Durante la diligencia, en el maletero de un vehículo se localizó más de 60 metros de cable cortado, cuyo valor estimado alcanza 14 millones de pesos.
La alerta de un habitante permitió activar la respuesta: el ciudadano llamó al número de emergencias 123 al notar un automóvil sospechoso en la intersección de la Carrera 19 con la Calle 63. Agentes de la Estación Barrios Unidos se desplazaron de inmediato y realizaron la detención de los sospechosos.
Las investigaciones señalan que el material robado habría sido sustraído en la vía que conduce hacia La Calera, zona donde la Policía ha detectado con frecuencia este tipo de delitos. Posteriormente, los ocho detenidos fueron remitidos a la Fiscalía, por hurto agravado.
«La operación permitió desarticular una célula que se valía de disfraces para dificultar la identificación de su ilícita actividad» – Policía Nacional
Este episodio se suma a un panorama de incremento en el hurto de cables reportado por El Espectador y la Policía Nacional. De acuerdo con esas fuentes, Bogotá registró en 2023 la pérdida de más de 400 kilómetros de tendido y, en los primeros tres meses de 2024, los robos mostraron un aumento cercano al 140%.
La modalidad consiste en hacerse pasar por empleados de firmas reconocidas, con vestuario y accesorios falsificados para ganar la confianza de las víctimas. En Fontibón, por ejemplo, seis personas fueron sorprendidas sustrayendo 56 metros de cable de fibra óptica, por un valor superior a los 6 millones de pesos.
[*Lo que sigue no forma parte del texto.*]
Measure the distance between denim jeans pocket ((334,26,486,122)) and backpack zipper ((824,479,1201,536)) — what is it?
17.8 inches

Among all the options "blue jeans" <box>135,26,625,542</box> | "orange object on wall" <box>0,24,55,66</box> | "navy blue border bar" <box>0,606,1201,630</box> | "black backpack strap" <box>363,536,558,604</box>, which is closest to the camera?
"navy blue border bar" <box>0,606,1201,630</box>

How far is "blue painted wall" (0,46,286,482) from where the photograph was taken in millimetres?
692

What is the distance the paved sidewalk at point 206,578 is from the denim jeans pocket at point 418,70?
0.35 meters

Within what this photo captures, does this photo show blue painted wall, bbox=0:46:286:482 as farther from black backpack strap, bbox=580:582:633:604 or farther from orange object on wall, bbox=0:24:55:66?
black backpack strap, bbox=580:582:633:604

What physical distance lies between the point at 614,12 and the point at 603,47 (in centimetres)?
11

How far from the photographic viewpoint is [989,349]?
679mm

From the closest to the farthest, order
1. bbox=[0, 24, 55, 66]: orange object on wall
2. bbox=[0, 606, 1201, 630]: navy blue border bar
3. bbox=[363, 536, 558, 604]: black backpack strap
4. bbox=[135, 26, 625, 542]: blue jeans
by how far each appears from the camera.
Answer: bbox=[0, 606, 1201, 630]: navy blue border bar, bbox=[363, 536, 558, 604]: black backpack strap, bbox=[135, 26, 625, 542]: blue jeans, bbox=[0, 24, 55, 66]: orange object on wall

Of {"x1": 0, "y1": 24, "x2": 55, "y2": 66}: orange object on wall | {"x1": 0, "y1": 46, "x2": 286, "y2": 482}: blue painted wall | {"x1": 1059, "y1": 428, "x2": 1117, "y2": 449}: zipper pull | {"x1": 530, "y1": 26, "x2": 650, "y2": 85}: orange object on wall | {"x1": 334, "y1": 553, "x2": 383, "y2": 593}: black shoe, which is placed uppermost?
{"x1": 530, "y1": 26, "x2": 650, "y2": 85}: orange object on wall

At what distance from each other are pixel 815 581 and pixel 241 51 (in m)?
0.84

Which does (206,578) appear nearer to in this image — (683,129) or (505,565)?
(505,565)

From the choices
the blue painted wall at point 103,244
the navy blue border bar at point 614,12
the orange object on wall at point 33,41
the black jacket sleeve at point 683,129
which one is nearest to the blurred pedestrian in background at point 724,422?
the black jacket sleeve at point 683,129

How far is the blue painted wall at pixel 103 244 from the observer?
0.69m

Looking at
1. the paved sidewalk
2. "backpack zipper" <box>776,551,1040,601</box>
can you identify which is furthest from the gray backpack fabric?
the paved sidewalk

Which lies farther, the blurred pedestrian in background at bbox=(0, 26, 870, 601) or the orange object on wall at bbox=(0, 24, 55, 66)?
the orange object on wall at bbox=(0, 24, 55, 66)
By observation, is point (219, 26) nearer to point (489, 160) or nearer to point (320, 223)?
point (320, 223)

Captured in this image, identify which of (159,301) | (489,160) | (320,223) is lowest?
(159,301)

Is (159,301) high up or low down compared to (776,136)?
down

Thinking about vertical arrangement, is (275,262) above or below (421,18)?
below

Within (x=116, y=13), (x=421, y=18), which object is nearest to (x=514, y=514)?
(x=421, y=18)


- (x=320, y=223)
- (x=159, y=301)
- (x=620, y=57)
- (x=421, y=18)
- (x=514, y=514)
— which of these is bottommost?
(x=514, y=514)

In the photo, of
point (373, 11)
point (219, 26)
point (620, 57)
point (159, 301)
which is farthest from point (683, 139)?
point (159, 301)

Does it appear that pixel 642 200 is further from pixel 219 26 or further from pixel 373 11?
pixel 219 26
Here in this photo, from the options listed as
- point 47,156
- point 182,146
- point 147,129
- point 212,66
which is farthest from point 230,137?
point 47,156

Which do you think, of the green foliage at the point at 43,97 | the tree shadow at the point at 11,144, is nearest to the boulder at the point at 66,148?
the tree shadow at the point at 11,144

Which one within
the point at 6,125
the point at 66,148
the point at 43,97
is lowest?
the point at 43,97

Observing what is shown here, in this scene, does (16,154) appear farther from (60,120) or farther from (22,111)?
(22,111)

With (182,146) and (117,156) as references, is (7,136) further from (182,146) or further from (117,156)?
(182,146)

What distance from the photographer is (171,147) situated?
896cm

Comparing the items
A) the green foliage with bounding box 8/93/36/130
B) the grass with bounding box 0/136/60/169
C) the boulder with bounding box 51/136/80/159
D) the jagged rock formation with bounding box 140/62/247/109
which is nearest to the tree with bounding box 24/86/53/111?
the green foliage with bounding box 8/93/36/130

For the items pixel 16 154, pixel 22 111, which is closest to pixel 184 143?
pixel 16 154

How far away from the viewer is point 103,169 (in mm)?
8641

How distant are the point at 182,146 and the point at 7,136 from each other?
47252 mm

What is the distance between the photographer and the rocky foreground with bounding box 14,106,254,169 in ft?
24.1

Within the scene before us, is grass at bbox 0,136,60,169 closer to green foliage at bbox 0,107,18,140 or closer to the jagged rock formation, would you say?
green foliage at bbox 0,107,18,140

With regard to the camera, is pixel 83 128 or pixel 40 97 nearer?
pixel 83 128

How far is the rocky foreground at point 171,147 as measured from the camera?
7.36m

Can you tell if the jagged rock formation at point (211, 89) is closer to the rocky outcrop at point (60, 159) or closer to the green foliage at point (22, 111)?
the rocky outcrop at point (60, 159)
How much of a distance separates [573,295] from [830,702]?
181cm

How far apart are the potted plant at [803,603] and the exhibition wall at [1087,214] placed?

El incremento de estas fechorías genera riesgo para infraestructura eléctrica y de comunicaciones, especialmente cuando las operaciones ocurren durante la noche y en zonas de difícil vigilancia.
En respuesta, ETB ha comenzado a migrar parte de sus redes desde cobre hacia fibra óptica, una estrategia orientada a complicar el aprovechamiento ilícito de la red. Paralelamente, la Policía continúa con operativos focalizados y la desmantelación de bandas dedicadas al hurto de cobre.
Las autoridades remarcan la importancia de la denuncia ciudadana como elemento clave para frenar esta problemática, que afecta no solo la seguridad sino también el acceso estable a servicios básicos.
Impacto en la población y servicios
El robo de cable provoca interrupciones en telefonía e Internet y, en ciertos casos, afectaciones en la distribución eléctrica, afectando a hogares, comercios e instituciones. Este fenómeno agrava la percepción de inseguridad y eleva los costos de reparación para las empresas, posibles trasladados a tarifas para los usuarios.
La situación obliga a actores públicos y privados a intensificar las labores de prevención y vigilancia, buscando reducir la vulnerabilidad de la infraestructura crítica.